** Start **

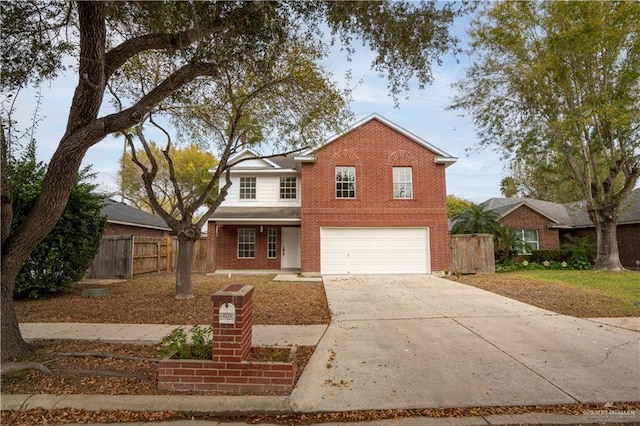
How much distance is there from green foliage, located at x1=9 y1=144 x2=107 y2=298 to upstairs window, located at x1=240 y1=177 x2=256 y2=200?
7.05 meters

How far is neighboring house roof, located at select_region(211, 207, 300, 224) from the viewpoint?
1587 cm

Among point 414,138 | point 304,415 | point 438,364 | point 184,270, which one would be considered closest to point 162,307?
point 184,270

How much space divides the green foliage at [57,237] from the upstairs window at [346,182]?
9.24m

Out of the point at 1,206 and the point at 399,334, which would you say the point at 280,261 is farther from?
the point at 1,206

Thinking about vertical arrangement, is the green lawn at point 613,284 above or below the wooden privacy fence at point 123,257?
below

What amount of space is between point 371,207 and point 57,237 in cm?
1148

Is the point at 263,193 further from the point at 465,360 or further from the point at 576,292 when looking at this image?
the point at 465,360

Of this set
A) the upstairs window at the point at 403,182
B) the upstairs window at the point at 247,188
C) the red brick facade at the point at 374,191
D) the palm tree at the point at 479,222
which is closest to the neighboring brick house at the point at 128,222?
the upstairs window at the point at 247,188

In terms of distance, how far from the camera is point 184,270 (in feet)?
31.7

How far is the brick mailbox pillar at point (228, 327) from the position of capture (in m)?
3.86

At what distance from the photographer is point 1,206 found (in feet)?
15.2

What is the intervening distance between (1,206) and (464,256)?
51.3 ft

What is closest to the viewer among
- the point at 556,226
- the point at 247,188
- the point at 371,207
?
the point at 371,207

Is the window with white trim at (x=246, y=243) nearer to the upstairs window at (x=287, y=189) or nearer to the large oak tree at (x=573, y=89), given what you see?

** End **

Rewrite all the entries above, replacing "green foliage" with "leafy shrubs" and keeping everything else the same. Leave out the pictures.

How much distance is there from leafy shrubs, located at x1=9 y1=144 x2=107 y2=298 to upstairs window, located at x1=240 y1=177 x2=256 y2=200?
7.05 meters

How far is neighboring house roof, located at select_region(211, 207, 300, 224) from the viewpoint?
1587 cm

Among point 414,138 | point 304,415 | point 438,364 | point 184,270, which one would be considered closest to point 162,307?
point 184,270

How much space divides the leafy shrubs at [57,237] from the upstairs window at [346,182]?
9.24m

Out of the point at 1,206 and the point at 399,334, which would you say the point at 280,261 is farther from?
the point at 1,206

Thinking about vertical arrangement, is the green lawn at point 613,284 above or below the wooden privacy fence at point 123,257?
below

What amount of space is between point 371,207 and point 57,237 in cm?
1148

Is the point at 263,193 further from the point at 465,360 or further from the point at 576,292 when looking at this image?
the point at 465,360

Of this set
A) the upstairs window at the point at 403,182
B) the upstairs window at the point at 247,188
C) the red brick facade at the point at 374,191
D) the palm tree at the point at 479,222
which is closest to the neighboring brick house at the point at 128,222?
the upstairs window at the point at 247,188

In terms of distance, how far from the camera is point 184,270 (in feet)?
31.7

How far is the brick mailbox pillar at point (228, 327) from the position of capture (in m)?
3.86

At what distance from the photographer is point 1,206 found (in feet)?
15.2

What is the intervening distance between (1,206) and (464,256)?
51.3 ft

What is closest to the viewer among
- the point at 556,226
- the point at 247,188
- the point at 371,207
?
the point at 371,207

Is the window with white trim at (x=246, y=243) nearer to the upstairs window at (x=287, y=189) or nearer to the large oak tree at (x=573, y=89), given what you see?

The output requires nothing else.